Scotland's administration is seeking immediate discussions with the EU to keep the country in the bloc. A million voters in the UK have called for a change in the law to require a 60 percent majority in an EU vote.
First Minister of Scotland Nicola Sturgeon has said her semi-autonomous administration would seek "immediate discussions" with EU nations and institutions to ensure that Scotland could remain in the bloc despite the UK-wide vote to leave.
"(We will) explore possible options to protect Scotland's place in the EU," she said after meeting with her Cabinet in Edinburgh on Saturday morning. She added that a new referendum on Scottish independence from the United Kingdom was "very much on the table."
"Cabinet agreed that we will seek to enter into immediate discussions with the EU institutions and other EU member states to explore all possible options to protect Scotland's place in the EU," Sturgeon reported after the meeting. She added: "Over the next few days I will establish an advisory panel comprising a range of experts who can advise me and the Scottish Government on a number of important matters: legal, financial and diplomatic."
Her announcement came after 62 percent of voters in Scotland voted Remain in the EU referendum last Thursday.
Scottish independence vote 2
Sturgeon confirmed her government would begin to draw up the legislation that could see a fresh vote on Scottish independence from the rest of the UK take place within the next two years.
Scotland voted in 2014 to remain a part of the UK, but that decision was seen by many as being conditional on the UK remaining in the EU.
After a cabinet meeting at Bute House, Sturgeon said: "We are determined to act decisively but in a way that builds unity across Scotland about the way forward. As I said yesterday, a second independence referendum is clearly an option that requires to be on the table and is very much on the table.
"To ensure that that option is a deliverable one within the required timetable, steps will be taken now to ensure that the necessary legislation is in place. Cabinet this morning formally agreed that work," the Scottish Nationalist Party (SNP) leader said.
There may be a route for Scotland to stay in the EU, while also being part of the UK. Denmark set a precedent for an arrangement for its three states - the Danish mainland, the Faroe Islands and Greenland. While both the Faroe Islands and Greenland have seats in the Danish parliament, neither are in the EU.
Remain camp petition
By early Saturday afternoon an online petition, started by UK voter William Oliver Healey, had attracted more than 1,500,000 signatures - more than the difference between the "Remain" and "Leave" votes at 1,269,501.
By Saturday evening the petition had 2,131, 799 signatures.
In light of the result on Friday which saw 52 percent of the UK vote in favor of leaving the EU, the online campaign attracted so much traffic that the entire website crashed.
The 1.5 million signatories are calling for an alteration in legislation, stipulating that referendums on the EU with a majority under 60 per cent and turnout under 75 per cent must be held again.
Posted on the UK's official parliament petitions website, the petition states: "We the undersigned call upon HM Government to implement a rule that if the Remain or Leave vote is less than 60 per cent based a turnout less than 75 per cent there should be another referendum."
Having already crossed the required threshold of 100,000 signatures, the petition must now be considered for a parliamentary debate.
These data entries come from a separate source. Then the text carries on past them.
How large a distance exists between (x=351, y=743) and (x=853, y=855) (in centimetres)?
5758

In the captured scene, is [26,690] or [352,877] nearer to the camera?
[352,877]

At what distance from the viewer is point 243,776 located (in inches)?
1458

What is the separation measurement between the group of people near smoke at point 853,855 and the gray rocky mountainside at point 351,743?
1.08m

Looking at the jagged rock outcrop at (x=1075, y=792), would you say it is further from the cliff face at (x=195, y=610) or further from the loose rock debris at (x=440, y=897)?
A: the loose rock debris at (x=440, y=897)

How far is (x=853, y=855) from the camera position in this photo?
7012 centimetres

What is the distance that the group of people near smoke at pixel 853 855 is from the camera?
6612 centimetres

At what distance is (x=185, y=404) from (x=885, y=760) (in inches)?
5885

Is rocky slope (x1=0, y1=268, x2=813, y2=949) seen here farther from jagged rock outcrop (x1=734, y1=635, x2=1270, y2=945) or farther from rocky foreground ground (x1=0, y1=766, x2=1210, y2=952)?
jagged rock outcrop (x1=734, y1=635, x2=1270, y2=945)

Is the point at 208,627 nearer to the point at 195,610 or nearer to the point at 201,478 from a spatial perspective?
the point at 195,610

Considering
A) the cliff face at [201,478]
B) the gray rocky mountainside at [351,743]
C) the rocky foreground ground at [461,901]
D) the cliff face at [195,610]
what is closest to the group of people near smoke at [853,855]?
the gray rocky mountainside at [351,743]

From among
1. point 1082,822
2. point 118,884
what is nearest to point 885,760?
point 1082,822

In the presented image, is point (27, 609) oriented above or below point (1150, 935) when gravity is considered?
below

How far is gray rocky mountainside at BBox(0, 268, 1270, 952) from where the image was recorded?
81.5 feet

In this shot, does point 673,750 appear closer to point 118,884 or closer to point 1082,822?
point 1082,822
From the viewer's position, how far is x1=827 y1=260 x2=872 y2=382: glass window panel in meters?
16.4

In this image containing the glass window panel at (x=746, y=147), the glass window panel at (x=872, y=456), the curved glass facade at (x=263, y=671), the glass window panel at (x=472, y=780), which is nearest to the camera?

Even if the demand is debated, it wasn't immediately clear, however, whether such a change in law could be implemented retrospectively.
EU calls for speedy 'Brexit'
On Saturday the six founding member-states of the EU met in Berlin to discuss the next step in the UK's exit from the bloc. The hastily arranged summit gathered the top diplomats of France, Italy, the Netherlands, Belgium and Luxembourg, with Germany's Steinmeier acting as host.
Steinmeier urged London to start the separation process "as soon as possible to avoid a prolonged deadlock," which could bring financial and political insecurity.
"The people have spoken and we need to implement this decision," Luxembourg Foreign Minister Jean Asselborn said.
British Prime Minister David Cameron announced within hours of the "Brexit" result on Friday that the UK would have a new prime minister by October.
French Foreign Minister Jean-Marc Ayrault said on Saturday, however, that Cameron had set the referendum in motion and "now needs to live with the consequences," adding that a new PM must be appointed not in a matter of months but days.
UK Commissioner Jonathan Hill resigns
British Commissioner for Financial Stability, Financial Services and Capital Markets Union Jonathan Hill also stepped down on Saturday, saying he was disappointed that the UK had decided not to "play a role in arguing for an outward-looking, flexible, competitive, free trade Europe."
"Like many people here and in the UK, I am obviously very disappointed about the result of the referendum," Hill said in a statement.
"I wanted it to end differently," Hill said. "But the British people took a different decision, and that is the way that democracy works."
The president of the European Commission, Jean-Claude Juncker, said he had wanted Hill to remain in charge of the EU's financial services "as a sign of my confidence in the United Kingdom's membership of the European Union."
"To my great regret, this situation is now changing." Juncker said.
Hill's responsibilities will now be transferred to Valdis Dombrovskis, European commissioner from Latvia.